La révolution numérique atteint de nouvelles frontières tous les jours. La technologie est ainsi faite. Je me souviens quand Hewlett-Packard a présenté son premier ordinateur « portable », qui stockait une page et demie d’écriture. Cela a révolutionné ma vie comme chroniqueur de journal, me permettant d’écrire à bord d’un avion ou dans une tente et de soumettre des articles via un téléphone. Je n’aurais jamais imaginé les progrès constants qui conduiraient aux puissants portables, tablettes et ordinateurs de poche d’aujourd’hui.
Une fois, alors que je filmais dans une lointaine forêt de la Colombie-Britannique, j’ai voulu capter une vue panoramique d’un cèdre en un seul coup, des racines jusqu’en haut du tronc. Après avoir passé des heures à manipuler des câbles et des poulies pour tenter d’éviter que la lourde caméra tangue en s’élevant, notre équipe a abandonné, frustrée. Récemment, nous avons utilisé une légère caméra GoPro montée sous un drone pour obtenir une vue spectaculaire en haute définition en quelques minutes!
Quand j’ai pour la première fois entendu parler de la réalité virtuelle, on m’a invité à mettre des lunettes pour l’expérimenter. Ces premières images avaient beau être moins sophistiquées que ce qui est maintenant disponible, j’étais plongé dans les scènes. C’était impressionnant et passionnant, mais j’ai mentionné que les gens devraient se méfier des conséquences inattendues, parce que la réalité virtuelle pourrait éventuellement sembler meilleure que la réalité.
Avec la réalité virtuelle, les gens pourraient piloter une auto de course et expérimenter la poussée d’adrénaline qui fait battre le cœur, comme si c’était réel, puis percuter un obstacle et s’en sortir sains et saufs. Nous pourrions affronter un bandit armé, perdre et nous battre à nouveau. Nous pourrions nous adonner aux pratiques sexuelles les plus excentriques sans nous exposer à des infections transmises sexuellement ou d’autres conséquences. Pourquoi rechercher la véritable expérience quand la virtuelle est sans risque?

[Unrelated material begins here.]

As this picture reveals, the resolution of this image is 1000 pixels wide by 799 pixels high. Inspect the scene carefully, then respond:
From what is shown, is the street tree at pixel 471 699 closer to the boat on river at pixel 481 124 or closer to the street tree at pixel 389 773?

Lors d’une récente visite à Montréal, j’ai eu l’occasion de voir le plus récent développement de la révolution numérique : des images 3D en haute définition sur 360 degrés. C’était ahurissant. J’ai nagé avec des baleines et traversé en trombe une forêt, en écoutant les sons réels, ainsi que de la musique et la narration. Tandis que je regardais une spectaculaire forêt de montagne, un train est soudainement apparu, traversant un lac au milieu des éclaboussures et se dirigeant directement vers moi. Alors que mon corps réagissait à la trop réaliste locomotive, en m’atteignant elle a explosé en mille oiseaux qui se sont envolés en une nuée glorieuse. Une infographie parfaitement fusionnée avec des images réelles qui a généré des scènes dépassant largement la réalité.
J’ai été intrigué par la possibilité que cette technologie permette aux gens d’avoir des expériences si incroyables avec les baleines, les poissons et d’autres animaux que nous ne sentirions plus le besoin d’emprisonner des animaux dans des aquariums et des zoos. Les gens n’auraient même plus besoin de voyager dans des lieux exotiques pour voir des animaux sauvages dans leur habitat.
Je ne doute pas que la réalité virtuelle va avoir un impact énorme. Nous commençons tout juste à reconnaître son potentiel. Mais comme pour toute nouvelle technologie, il y aura des répercussions inattendues, la plus grande étant une distanciation accrue par rapport à la nature. Des études montrent que, puisque nous avons évolué au sein de la nature, nous avons besoin de cette connexion avec le monde naturel pour notre bien-être mental et physique.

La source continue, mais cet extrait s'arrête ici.